Image via Lindsey Ellis on YouTube

By Bex Peterson, Editor-in-Chief

 

One of my favourite media critics on YouTube, Lindsay Ellis, has an entire ongoing series discussing the basics theories of film study and theory
 by using Michael Bay’s Transformers series. So far, she has examined the movies in painstaking detail through the lens of auteur theory, feminist theory, queer theory—even Marxist theory. The videos are amazing, and I highly recommend checking them out if you’re into short and long form video essays, like I am.

I bring this up because there’s a sense in certain circles—even some academic circles—that modern media and popular media is not worth examining with the same critical eye we might use to analyze the so-called “classics.” Don’t get me wrong, I want to sit down and hash through Homer’s The Iliad like any good media history nerd. However, there’s an elitist element to what is considered appropriate fodder for critical thought, and what is not. Popular media, the bread and butter of a public media diet and easily the most accessible fare, is often seen as temporary filler without larger context or meaning.

How often have you been told that your favourite show is trash, or that your favourite music is mass-produced garbage? During my brief academic career in music composition, I mentioned that one of my favourite composers today was Hans Zimmer and nearly got laughed out of class (and yes, I’m still a bit bitter).
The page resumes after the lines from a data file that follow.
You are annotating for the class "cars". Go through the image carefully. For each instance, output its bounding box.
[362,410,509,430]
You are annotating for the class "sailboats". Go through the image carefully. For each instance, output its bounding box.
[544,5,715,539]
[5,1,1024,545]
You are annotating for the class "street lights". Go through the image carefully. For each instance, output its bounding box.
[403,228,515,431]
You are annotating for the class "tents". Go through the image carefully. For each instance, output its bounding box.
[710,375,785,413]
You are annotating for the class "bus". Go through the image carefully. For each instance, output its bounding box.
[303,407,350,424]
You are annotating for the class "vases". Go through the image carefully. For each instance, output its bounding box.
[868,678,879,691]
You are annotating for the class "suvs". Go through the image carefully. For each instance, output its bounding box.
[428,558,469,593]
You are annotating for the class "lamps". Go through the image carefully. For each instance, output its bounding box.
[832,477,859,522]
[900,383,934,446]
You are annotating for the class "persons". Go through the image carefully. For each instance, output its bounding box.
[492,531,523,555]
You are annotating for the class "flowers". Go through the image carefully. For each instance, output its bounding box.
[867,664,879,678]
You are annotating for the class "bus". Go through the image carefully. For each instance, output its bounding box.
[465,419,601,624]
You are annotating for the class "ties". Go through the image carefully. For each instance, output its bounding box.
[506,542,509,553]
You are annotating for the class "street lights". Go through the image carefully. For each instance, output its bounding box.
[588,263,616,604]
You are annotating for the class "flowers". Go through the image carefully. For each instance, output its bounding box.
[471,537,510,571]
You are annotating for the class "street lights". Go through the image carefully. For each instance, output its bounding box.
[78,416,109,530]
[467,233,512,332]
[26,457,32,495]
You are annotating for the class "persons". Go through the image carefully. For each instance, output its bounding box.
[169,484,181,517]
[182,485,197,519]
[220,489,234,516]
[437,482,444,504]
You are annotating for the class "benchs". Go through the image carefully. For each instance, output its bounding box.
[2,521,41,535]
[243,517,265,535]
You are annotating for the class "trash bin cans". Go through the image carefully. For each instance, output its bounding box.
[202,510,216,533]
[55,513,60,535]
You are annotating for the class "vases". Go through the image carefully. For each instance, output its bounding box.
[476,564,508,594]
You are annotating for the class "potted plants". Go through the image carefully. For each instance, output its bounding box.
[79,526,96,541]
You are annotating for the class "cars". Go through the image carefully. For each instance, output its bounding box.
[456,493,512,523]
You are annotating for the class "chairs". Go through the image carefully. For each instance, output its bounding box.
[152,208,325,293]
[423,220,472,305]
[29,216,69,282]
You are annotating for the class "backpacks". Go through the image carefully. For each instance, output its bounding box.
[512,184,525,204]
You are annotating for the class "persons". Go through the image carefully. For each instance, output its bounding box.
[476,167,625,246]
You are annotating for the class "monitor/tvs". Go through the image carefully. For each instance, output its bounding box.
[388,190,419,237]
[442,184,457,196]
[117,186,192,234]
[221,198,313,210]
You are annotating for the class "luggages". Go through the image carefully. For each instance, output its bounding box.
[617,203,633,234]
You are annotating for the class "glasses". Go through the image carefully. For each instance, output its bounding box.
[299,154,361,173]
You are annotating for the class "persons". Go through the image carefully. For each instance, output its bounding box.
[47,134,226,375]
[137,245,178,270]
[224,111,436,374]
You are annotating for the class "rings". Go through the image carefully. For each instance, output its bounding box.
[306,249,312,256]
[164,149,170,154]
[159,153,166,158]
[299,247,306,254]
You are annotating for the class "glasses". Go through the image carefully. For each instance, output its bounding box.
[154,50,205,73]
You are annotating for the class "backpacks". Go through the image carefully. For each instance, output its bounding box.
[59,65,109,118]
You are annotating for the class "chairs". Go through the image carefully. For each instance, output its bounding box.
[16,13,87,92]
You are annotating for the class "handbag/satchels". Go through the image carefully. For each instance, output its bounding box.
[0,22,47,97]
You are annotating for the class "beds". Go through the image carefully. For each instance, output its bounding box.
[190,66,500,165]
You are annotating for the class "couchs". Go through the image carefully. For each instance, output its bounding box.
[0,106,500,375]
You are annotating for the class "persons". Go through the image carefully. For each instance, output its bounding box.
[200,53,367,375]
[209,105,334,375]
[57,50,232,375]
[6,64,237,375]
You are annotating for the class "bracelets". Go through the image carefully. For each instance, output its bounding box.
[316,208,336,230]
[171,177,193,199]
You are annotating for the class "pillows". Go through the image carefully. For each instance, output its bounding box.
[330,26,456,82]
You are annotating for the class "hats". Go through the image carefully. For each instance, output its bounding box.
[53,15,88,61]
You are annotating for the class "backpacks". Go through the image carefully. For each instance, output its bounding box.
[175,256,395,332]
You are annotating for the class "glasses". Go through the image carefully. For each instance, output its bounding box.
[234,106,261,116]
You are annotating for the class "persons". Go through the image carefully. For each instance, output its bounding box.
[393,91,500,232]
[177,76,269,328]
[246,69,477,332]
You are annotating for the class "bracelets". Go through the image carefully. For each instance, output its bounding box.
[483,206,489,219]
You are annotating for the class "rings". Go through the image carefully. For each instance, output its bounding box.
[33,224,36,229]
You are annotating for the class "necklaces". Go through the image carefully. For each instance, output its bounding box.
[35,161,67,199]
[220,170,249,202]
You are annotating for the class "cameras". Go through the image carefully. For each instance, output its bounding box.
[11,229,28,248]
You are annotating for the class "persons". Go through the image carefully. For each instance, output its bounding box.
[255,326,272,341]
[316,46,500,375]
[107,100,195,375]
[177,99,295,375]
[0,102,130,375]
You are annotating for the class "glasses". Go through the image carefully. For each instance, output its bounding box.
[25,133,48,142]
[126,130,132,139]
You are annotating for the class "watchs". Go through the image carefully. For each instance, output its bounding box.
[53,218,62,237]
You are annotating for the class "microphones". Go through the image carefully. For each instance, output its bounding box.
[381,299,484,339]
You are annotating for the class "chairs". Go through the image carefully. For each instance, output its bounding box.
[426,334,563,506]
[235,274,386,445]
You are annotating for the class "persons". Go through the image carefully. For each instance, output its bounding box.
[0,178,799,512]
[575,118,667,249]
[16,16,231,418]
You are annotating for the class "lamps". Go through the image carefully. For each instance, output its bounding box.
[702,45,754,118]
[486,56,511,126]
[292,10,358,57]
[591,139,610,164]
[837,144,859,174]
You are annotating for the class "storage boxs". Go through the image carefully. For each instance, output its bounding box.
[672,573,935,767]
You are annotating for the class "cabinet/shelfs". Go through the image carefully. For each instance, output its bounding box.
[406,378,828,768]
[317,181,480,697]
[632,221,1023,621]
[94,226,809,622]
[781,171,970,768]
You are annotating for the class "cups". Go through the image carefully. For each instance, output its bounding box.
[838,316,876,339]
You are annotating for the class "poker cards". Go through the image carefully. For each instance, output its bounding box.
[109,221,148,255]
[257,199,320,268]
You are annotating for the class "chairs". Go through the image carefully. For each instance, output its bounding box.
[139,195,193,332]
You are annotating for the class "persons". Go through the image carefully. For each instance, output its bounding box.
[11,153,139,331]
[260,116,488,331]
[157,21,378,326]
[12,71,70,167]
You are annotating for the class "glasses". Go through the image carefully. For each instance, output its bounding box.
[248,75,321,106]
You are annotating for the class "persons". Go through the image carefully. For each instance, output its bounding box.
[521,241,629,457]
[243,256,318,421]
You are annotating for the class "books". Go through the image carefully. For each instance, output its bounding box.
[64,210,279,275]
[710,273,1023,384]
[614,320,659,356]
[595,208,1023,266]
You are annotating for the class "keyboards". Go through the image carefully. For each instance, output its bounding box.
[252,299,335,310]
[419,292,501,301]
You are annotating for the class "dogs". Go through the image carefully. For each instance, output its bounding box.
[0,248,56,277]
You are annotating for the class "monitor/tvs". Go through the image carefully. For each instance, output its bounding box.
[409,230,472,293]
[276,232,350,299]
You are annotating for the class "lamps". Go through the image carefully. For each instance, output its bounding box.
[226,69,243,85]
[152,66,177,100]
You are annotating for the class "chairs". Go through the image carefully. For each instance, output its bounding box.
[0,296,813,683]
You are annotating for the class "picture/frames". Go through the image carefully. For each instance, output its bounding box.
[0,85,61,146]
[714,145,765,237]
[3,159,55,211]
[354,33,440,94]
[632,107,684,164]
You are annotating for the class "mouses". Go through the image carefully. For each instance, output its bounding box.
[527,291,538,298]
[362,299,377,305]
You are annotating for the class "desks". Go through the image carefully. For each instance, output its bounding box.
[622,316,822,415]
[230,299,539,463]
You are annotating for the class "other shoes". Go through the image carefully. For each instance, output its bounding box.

Intellectually, I know that Hans Zimmer can be considered derivative, that his scores are not the most innovative on a technical level. But you can’t listen to “Chevaliers de Sangreal” from The Da Vinci Code and tell me it doesn’t make you feel something. Last I checked, Hans Zimmer is one of the most popular film score composers working today with many major accomplishments under his belt; it seems a bit backwards to me for a bunch of relative unknowns in a Vancouver classroom to mock someone for enjoying his popular music.  

(Did I mention I’m still a bit bitter? Never bring up John Cage around me, I have some opinions.)

My point is, if you really want to put your finger on the pulse of what people are doing, thinking, and feeling—not a select group of people with strong opinions about their favourite Russian formalist film from 1928—you have to be willing to give popular culture and new media some credit. I had a blast writing this week’s feature on memes, and I honestly could have made it far longer than it already is if I had the time and the space. There are few, if any, cultural phenomena and art movements that are unworthy of critical examination.

You don’t have to like memes, but they’re part of our culture right now—just like Transformers, and just like Hans Zimmer. It’s what the kids are into. We might as well take a look at what it’s all about. Who knows? You might just learn something.